Hammer Toe Symptoms

HammertoeOverview

hammertoe is caused when the middle joint (PIP) bends down towards the floor (flexion). To compensate, the joints above and below (MTP, DIP) bend up (hyperextend). The result is that the middle part of the toe lifts up. Hammertoe is the most common deformity of the lesser toes (i.e. not the big toe). It tends to only affect one toe, most commonly the second.

Causes

Shoes that narrow toward the toe may make your forefoot look smaller. But they also push the smaller toes into a flexed (bent) position. The toes rub against the shoe, leading to the formation of corns and calluses, which further aggravate the condition. A higher heel forces the foot down and squishes the toes against the shoe, increasing the pressure and the bend in the toe. Eventually, the toe muscles become unable to straighten the toe, even when there is no confining shoe.

Hammer ToeSymptoms

The most obvious symptom of hammertoe is the bent, hammer-like or claw-like appearance of one or more of your toes. Typically, the proximal joint of a toe will be bending upward and the distal joint will be bending downward. In some cases, both joints may bend downward, causing the toes to curl under the foot. In the variation of mallet toe, only the distal joint bends downward. Other symptoms may include Pain and stiffness during movement of the toe, Painful corns on the tops of the toe or toes from rubbing against the top of the shoe's toe box, Painful calluses on the bottoms of the toe or toes, Pain on the bottom of the ball of the foot, Redness and swelling at the joints. If you have any of these symptoms, especially the hammer shape, pain or stiffness in a toe or toes, you should consider consulting your physician. Even if you're not significantly bothered by some of these symptoms, the severity of a hammertoe can hammertoes become worse over time and should be treated as soon as possible. Up to a point hammertoes can be treated without surgery and should be taken care of before they pass that point. After that, surgery may be the only solution.

Diagnosis

Most health care professionals can diagnose hammertoe simply by examining your toes and feet. X-rays of the feet are not needed to diagnose hammertoe, but they may be useful to look for signs of some types of arthritis (such as rheumatoid arthritis) or other disorders that can cause hammertoe. If the deformed toe is very painful, your doctor may recommend that you have a fluid sample withdrawn from the joint with a needle so the fluid can be checked for signs of infection or gout (arthritis from crystal deposits).

Non Surgical Treatment

Apply a commercial, nonmedicated hammertoe pad around the bony prominence of the hammertoe. This will decrease pressure on the area. Wear a shoe with a deep toe box. If the hammertoe becomes inflamed and painful, apply ice packs several times a day to reduce swelling. Avoid heels more than two inches tall. A loose-fitting pair of shoes can also help protect the foot while reducing pressure on the affected toe, making walking a little easier until a visit to your podiatrist can be arranged. It is important to remember that, while this treatment will make the hammertoe feel better, it does not cure the condition.
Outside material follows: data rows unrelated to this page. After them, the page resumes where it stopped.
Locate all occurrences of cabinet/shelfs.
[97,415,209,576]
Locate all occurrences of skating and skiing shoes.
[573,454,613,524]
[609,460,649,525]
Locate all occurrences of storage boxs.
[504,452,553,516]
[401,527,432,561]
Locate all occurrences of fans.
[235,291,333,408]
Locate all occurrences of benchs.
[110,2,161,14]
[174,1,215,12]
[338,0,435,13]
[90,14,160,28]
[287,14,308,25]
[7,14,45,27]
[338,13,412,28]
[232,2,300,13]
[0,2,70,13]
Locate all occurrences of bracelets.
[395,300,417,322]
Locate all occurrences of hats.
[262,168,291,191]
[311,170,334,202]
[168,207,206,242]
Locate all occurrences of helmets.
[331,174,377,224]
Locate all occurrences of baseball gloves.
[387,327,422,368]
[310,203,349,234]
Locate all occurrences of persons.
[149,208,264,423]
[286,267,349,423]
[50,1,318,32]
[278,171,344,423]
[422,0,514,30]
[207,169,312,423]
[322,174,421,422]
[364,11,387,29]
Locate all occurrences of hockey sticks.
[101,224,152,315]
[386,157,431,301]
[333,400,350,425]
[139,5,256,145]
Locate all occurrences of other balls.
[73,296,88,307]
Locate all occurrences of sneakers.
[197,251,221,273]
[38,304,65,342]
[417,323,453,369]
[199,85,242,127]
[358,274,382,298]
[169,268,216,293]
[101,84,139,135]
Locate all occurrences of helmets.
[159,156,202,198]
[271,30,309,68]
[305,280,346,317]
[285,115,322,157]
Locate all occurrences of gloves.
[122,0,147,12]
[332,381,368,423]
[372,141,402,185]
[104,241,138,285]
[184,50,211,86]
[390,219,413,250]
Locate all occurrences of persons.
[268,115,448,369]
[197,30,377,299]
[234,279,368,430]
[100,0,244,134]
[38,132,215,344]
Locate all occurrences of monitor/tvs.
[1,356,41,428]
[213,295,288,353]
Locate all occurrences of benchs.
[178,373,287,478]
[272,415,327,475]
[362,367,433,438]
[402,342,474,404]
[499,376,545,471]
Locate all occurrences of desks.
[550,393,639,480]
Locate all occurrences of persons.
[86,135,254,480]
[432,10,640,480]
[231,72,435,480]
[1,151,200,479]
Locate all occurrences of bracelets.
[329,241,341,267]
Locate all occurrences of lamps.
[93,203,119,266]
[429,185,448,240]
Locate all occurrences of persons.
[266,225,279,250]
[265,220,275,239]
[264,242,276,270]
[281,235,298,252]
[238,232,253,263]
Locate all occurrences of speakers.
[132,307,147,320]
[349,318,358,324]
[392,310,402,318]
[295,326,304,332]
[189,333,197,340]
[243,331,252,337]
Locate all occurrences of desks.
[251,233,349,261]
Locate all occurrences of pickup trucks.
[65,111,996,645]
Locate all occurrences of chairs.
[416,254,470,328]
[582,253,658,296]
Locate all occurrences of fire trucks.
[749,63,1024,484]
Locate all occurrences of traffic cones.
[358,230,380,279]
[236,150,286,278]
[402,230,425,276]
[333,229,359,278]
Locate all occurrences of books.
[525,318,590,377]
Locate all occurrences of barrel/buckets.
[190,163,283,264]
A trip to the podiatric physician?s office will be necessary to repair the toe to allow for normal foot function. Avoid wearing shoes that are too tight or narrow. Children should have their shoes properly fitted on a regular basis, as their feet can often outgrow their shoes rapidly. See your podiatric physician if pain persists.

Surgical Treatment

In advanced cases in which the toe has become stiff and permanently bent, the toe can be straightened with surgery. One type of surgery involves removing a small section of the toe bone to allow the toe to lie flat. Surgery for hammertoe usually is classified as a cosmetic procedure. Cosmetic foot surgeries sometimes cause complications such as pain or numbness, so it?s better to treat the problem with a shoe that fits properly.